Résumons : la « personne », produit d’une construction psychosociale, douée d’une intériorité, d’un principe de non-simultanéité et d’une authentique multi-dimensionnalité, se trouve réduite aujourd’hui en un profil dont l’immédiateté est modélisable, gouverné par le double principe de prédictibilité et de transparence.
Dans ces conditions, quid de l’art et des artistes ? L’artiste est en effet peu prédictible car il utilise les outils et la technique de manière transgressive.
Nous terminons cette première partie en évoquant le lien entre les rythmes (biologiques, telluriques) et les rites. Le temps linéaire (celui de la montre) s’est objectivé à tel point qu’il réduit à lui seul la perception du Temps. Or les corps ont des processus, des devenirs, qui n’ont rien de linéaire mais sont très divers. Marx explique ainsi que l’aliénation au cœur du capitalisme réside dans le fait que nous vendons du temps de travail (linéaire) plutôt que notre travail (processus).
L’Anthropocène
Bastien Bony nous propose une communication sur l’Anthropocène.
L’Anthropocène est un terme de chronologie géologique proposé pour caractériser l’époque de l’histoire de la Terre qui aurait débuté depuis que les activités humaines ont un impact global significatif sur l’écosystème terrestre.
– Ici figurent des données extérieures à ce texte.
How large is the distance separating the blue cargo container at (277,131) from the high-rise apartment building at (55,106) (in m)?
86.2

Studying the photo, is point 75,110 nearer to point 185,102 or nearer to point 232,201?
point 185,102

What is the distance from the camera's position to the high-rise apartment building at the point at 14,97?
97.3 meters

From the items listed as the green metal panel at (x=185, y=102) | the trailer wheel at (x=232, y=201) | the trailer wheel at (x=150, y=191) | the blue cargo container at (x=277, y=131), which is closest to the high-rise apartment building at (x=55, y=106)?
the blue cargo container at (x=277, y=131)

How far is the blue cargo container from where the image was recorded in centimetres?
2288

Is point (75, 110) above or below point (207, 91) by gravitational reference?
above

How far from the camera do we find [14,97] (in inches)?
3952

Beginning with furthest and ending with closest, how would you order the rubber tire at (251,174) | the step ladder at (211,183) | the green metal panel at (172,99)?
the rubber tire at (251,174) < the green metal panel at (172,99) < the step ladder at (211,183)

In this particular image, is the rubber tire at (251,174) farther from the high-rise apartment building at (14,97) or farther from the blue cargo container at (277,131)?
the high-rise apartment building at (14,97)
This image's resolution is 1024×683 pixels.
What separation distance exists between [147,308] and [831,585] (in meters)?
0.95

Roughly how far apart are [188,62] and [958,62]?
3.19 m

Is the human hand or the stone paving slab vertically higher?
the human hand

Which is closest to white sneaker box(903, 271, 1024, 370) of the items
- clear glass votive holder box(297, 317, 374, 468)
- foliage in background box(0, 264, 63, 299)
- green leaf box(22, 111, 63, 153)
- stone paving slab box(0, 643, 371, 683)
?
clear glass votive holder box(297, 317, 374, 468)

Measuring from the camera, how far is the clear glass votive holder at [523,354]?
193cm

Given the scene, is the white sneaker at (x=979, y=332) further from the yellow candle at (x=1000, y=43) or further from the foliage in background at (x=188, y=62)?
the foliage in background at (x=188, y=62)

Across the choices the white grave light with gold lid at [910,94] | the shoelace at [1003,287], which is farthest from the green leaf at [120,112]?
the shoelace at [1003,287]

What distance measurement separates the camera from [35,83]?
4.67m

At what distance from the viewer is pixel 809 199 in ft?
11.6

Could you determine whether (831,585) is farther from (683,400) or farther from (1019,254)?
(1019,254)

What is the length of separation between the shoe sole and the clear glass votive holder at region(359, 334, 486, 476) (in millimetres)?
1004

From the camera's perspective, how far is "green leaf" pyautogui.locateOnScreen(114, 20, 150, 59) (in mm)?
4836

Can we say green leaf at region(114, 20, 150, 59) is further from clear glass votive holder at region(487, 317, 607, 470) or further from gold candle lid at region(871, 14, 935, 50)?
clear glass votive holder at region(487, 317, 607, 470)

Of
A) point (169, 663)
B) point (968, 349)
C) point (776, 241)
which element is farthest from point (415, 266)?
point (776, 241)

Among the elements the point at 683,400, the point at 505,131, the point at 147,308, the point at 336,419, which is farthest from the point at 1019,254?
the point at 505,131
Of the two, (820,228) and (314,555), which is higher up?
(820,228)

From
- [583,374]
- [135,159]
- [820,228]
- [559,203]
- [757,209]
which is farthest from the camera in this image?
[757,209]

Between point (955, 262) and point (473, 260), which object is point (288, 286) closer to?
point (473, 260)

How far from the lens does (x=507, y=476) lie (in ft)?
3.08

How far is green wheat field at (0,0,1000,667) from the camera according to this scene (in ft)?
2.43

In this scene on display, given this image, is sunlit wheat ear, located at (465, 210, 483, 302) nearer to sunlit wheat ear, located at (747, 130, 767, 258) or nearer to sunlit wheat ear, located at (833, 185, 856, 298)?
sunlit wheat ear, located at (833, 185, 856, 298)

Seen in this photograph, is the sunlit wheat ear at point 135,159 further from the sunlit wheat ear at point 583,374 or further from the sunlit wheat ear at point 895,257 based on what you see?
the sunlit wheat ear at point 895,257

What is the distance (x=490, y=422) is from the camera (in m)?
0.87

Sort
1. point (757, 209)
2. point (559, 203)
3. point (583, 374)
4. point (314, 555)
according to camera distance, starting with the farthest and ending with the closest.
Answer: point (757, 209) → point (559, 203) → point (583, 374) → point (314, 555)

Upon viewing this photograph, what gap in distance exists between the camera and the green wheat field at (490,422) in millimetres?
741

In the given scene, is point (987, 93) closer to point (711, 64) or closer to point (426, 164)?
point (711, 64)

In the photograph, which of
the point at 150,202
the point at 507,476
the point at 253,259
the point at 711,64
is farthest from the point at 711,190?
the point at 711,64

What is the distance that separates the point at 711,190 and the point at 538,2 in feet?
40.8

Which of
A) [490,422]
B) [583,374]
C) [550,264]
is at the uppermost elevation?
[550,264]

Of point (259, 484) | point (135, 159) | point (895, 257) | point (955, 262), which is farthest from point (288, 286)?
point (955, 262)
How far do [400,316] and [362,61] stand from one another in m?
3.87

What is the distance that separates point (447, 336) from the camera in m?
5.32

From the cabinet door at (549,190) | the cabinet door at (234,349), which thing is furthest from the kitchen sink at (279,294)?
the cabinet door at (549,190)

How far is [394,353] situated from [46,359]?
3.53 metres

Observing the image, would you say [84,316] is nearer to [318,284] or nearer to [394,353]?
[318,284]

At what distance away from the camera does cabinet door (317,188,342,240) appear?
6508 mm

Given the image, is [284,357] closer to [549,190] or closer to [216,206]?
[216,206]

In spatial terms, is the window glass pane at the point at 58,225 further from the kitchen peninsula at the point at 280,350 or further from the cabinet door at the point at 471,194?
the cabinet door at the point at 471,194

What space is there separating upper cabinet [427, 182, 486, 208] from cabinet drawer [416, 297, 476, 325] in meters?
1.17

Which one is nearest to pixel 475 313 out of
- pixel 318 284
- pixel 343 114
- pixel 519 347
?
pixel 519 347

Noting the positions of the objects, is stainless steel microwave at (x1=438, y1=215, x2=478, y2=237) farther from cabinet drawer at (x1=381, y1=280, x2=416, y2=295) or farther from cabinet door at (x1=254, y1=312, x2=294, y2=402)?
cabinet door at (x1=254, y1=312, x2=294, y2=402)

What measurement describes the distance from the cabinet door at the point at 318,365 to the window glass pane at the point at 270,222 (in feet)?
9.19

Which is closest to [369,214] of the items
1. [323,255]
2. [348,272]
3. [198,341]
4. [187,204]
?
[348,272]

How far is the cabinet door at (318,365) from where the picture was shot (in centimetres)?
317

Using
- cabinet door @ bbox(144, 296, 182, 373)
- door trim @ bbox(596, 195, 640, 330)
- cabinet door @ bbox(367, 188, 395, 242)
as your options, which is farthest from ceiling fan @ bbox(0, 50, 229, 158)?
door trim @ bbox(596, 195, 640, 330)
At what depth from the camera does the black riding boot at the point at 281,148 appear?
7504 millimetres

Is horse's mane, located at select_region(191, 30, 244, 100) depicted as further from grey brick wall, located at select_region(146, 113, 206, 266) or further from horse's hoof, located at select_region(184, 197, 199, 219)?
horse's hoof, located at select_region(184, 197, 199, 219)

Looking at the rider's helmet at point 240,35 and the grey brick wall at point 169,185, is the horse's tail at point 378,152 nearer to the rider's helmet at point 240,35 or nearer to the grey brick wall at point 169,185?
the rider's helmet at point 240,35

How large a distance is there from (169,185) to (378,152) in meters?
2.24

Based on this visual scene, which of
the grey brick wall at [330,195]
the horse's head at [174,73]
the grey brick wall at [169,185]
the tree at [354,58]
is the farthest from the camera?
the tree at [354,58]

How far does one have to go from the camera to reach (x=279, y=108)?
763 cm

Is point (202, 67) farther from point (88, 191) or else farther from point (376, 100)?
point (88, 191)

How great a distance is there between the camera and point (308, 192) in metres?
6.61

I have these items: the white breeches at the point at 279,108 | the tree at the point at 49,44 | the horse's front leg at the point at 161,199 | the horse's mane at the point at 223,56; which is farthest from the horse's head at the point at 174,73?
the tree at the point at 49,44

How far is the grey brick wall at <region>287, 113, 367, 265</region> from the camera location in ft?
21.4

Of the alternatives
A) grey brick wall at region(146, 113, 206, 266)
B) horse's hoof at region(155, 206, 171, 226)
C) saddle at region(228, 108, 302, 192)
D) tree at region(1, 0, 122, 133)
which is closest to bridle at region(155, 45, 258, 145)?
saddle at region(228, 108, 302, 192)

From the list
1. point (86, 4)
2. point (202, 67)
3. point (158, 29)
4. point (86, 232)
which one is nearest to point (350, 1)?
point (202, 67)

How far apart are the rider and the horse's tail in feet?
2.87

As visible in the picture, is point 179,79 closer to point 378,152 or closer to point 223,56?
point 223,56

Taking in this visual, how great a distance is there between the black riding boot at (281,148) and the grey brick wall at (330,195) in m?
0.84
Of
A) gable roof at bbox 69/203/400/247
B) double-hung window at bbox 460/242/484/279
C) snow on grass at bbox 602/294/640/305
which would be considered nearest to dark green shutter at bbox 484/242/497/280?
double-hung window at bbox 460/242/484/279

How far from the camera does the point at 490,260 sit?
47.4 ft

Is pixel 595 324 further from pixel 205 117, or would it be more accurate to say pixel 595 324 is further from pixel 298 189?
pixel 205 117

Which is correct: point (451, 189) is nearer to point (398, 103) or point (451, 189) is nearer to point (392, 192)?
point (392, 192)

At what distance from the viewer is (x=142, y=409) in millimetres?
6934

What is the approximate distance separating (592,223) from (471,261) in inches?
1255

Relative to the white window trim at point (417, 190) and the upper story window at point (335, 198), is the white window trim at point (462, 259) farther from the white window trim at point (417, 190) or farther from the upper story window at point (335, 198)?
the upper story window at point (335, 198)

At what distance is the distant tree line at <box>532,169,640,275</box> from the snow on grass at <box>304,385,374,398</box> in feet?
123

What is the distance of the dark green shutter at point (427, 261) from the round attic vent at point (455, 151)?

Cette époque succéderait à l’holocène caractérisé par une période géologique et climatique stable. « Succéderait » car, du 24 au 28 avril 2016, se tiendra à Oslo une rencontre au terme de laquelle une quarantaine de chercheurs indiqueront s’il y a lieu ou non d’officialiser le concept.
On date les débuts de l’Anthropocène avec l’invention de la machine à vapeur en 1784 et l’origine de la carbonisation de notre atmosphère.
Les caractéristiques principales de l’Anthropocène ne sont que de bonnes nouvelles : réchauffement climatique, effondrement de la biodiversité, quantification et modélisation de données…
En guise de conclusion, Miguel se demande si l’espèce humaine, en tant qu’espèce, pourra aimer autant la vie au point que la vie continuera sans les humains et nous propose de méditer sur ce thème, à savoir mettre en suspension les mixtes de la pensée pour la vie elle-même.